After the women were locked up, the Receiving Matron said to her, "Take those things to our room! We will go up now," she said to me.

I started back as she led me to the stone stairs of the prison, and began to ascend them.

"Where are we going?" I asked in surprise.

"Our room is up here," she replied quietly.

"In the prison! are we to sleep in the prison?"

"Yes."

She made no further comment. It was too late in the day to recede or demur. I followed her up, up, up, over five stone flights, along a stone walk to the farther end of the building, through a grated door, into a room made up of a half dozen cells with a dormer window in the roof. Some straw had been thrown down upon the stone floor, and an old woolen carpet laid over it. The walls were of stone like the cells, and whitewashed like them. There were some wooden chairs, an old bureau, two sinks, and two single beds, arranged on opposite sides of the room. In one corner was a double wardrobe, apparently to be shared in common by both Matrons.

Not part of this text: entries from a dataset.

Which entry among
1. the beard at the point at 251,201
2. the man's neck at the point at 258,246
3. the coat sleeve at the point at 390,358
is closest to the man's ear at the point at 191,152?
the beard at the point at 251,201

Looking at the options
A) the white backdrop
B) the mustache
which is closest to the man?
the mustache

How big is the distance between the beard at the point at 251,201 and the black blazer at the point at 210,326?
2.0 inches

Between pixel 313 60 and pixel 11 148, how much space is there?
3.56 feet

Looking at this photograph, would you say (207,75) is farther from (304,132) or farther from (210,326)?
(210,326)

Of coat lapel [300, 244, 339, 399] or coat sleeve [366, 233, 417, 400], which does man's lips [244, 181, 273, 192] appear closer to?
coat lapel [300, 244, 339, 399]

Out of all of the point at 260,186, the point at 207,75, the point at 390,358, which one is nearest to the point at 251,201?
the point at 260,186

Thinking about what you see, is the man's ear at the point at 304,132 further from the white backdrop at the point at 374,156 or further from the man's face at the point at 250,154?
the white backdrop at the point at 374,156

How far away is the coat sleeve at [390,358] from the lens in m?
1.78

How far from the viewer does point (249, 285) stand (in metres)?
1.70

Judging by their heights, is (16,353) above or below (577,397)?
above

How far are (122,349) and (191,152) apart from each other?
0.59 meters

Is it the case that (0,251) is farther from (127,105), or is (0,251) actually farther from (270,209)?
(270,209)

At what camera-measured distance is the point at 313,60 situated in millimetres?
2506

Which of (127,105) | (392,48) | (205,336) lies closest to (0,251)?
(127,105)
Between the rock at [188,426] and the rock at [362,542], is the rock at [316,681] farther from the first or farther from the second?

I had not given my own accommodations a thought in taking my place in the prison. In all institutions of the kind which I had ever been in, each Matron had a nice bed-room to herself, in a comfortable part of the house, and most of them comfortable sitting-rooms attached. It never occurred to me that a female officer, in any public institution, could be requested to occupy such a room. However I could bring myself to it for the sake of carrying out the purpose that induced me to take the place.

I stood a moment, and looked all round the room. I then examined the bed. It was clean, and looked comfortable.

"Is this all the room, and are these all the comforts we are to have?" I asked of the Receiving Matron.